Ti sei chiesto perché.
Ti sei risposto che forse si usa così. Una specie di moda di provincia, l'animuccia costretta a sfilare in passerella intabarrata come un'anoressica in gita al Polo. Guai a mostrare i propri sentimenti (se sorridi la gente ti guarda fisso e pensa: ma chi vuoi prendere per il culo?). E soprattutto guai a apparire come sei. Corri il rischio di essere scambiato per te stesso, ossia - ai loro occhi - per qualcun altro. È così: se ti mostri come sei, ti prendono per l'altro.
A Brescia tutto deve restare coperto da una perenne espressione da pesce bollito. O da carciofo. Così è la gente di Brescia, pesci bolliti o carciofi più chiusi di un cesso intasato. Perciò guai a essere aperti e vivi e vitali e entusiasti. Se lo sei, sei un sovversivo. Se lo sei prima o poi ti schiacceranno con il peso del loro niente indifferente.
Ricordi Otto? Che pensieri quella notte a Delhi! Sfilavano via a meraviglia, rapidi e inarrestabili come una processione di formiche. Che insonnia fruttuosa tra le lenzuola fradice (brodino di sudore in cui sguazzavano le mosche). Quasi quasi a Brescia non ci torno più, ti sei detto inseguendo una tarantola con una scarpa in mano.
Fatale, sei tornato. Per confrontarti di nuovo con quel modo di fare dei bresciani. Ostentare il nulla, stupirsi, indispettirsi nel vederti ancora vivo: ma come? non eri andato in India? (Come se in India fosse obbligatorio morire.)
Chi te l'ha fatto fare di tornare, Otto?
Ma sei tornato. E più vivo di prima. Vivo e scoperto come un piccolo nervo in cura canalare. E allora diglielo perché sei andato in India, diglielo 8 a quegli stitici ipocriti cos'è la vita senza illusioni e affetti vivi e nervi scoperti e immaginazione e curiosità e entusiasmo. Gridaglielo 8: cos'è la vita senza vita? Gridaglielo in faccia: che me ne faccio io di una vita morta?
Chi te l'ha fatto fare di tornare, 8?
Tu dici che dev'esserci qualcosa nelle fogne di Brescia, un magnete che irradia il suo campo di energia su chi si è allontanato, una calamita sotterranea che gli aggancia le budella e gli impone di tornare.
L'eterno ritorno. L'eterno riposo. Amen.

E infatti rieccoti a casa, divano/letto, letto/divano, l'eterno ritorno, l'eterno riposo.
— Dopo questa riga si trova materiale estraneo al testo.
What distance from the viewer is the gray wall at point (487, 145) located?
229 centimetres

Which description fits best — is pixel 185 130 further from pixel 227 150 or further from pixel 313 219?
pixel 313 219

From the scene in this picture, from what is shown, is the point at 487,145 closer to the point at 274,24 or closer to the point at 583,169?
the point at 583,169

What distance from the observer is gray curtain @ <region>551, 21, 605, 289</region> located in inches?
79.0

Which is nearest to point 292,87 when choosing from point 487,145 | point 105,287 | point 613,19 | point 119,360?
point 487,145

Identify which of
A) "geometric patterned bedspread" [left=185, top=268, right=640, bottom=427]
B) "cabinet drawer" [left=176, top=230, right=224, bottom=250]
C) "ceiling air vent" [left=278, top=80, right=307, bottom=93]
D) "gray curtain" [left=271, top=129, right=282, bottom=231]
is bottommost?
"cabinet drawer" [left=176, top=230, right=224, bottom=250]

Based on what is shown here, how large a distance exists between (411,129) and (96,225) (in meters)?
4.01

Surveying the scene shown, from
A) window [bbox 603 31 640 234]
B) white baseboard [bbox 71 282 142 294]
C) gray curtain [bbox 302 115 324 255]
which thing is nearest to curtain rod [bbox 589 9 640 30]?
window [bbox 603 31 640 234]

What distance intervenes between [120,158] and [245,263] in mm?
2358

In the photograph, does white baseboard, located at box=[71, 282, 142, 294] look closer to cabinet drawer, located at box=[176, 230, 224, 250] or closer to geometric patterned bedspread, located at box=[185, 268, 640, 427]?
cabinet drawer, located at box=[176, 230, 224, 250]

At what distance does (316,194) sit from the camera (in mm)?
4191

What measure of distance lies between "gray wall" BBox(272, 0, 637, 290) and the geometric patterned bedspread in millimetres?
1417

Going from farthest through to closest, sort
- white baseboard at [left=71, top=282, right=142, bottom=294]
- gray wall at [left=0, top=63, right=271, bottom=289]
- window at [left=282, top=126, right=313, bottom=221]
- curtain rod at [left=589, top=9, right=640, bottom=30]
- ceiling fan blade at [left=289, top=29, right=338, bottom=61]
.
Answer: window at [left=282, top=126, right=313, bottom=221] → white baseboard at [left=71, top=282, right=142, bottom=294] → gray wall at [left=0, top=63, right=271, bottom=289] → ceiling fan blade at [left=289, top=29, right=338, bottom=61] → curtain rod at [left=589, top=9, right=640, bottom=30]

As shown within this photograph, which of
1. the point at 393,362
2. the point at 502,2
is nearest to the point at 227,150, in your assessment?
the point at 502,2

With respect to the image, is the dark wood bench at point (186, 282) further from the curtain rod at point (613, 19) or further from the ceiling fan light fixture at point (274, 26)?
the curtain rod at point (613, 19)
Scrittore fancazzista (sono parole tue), nei momenti (rari) in cui riesci a decollare dal letto o dal divano come la passi la tua vita? Accendere il computer, digitare il comando mappamondo, cliccare Bangkok o Kuala Lumpur, verificare la distanza tra Milano e Giacarta, vedere che ore sono a Delhi, chiudere il comando mappamondo, verificare la capacità di memoria residua a disposizione dei tuoi prossimi scritti, maledirti perché il modem è troppo debole per agganciarsi a Internet, spegnere il computer e accendere il televisore.
Ma non vedi 8 che non sei tu a guardare la televisione, non lo vedi che è la televisione a guardare te?
Eppure qualcosa da fare ci sarebbe. Te lo sei ripromesso mille volte, 8. E puntualmente non l'hai fatto.
Ma questo è il momento buono. Scrivigliela quella lettera al Giornale di Brescia. Scrivila adesso! Non servirà a niente. Non cambierà niente. Ma dirgli quello che pensi farà star meglio te. Diglielo che a Brescia l'amore e l'allegria con tutto il caos che si tirano dietro non sono valori sacrosanti e legittime aspirazioni. No, sono attentati all'ordine costituito, epidemie da debellare con partite di antivirali. Perché a Brescia la vita stessa è amata come una malattia.
Diglielo che quando qualcuno a Brescia cerca di esprimersi, di esprimere quello che non può non esprimere, si abbassa lo sguardo, si scuote la testa e si fa un passo indietro in segno di dissenso. Diglielo cosa dice la gente di te: ah, che villano! ah, come si permette? Che sottintende: ah, come si permette di essere se stesso? ah, come si permette di trasgredire le regole del gioco, le regole del nostro gioco?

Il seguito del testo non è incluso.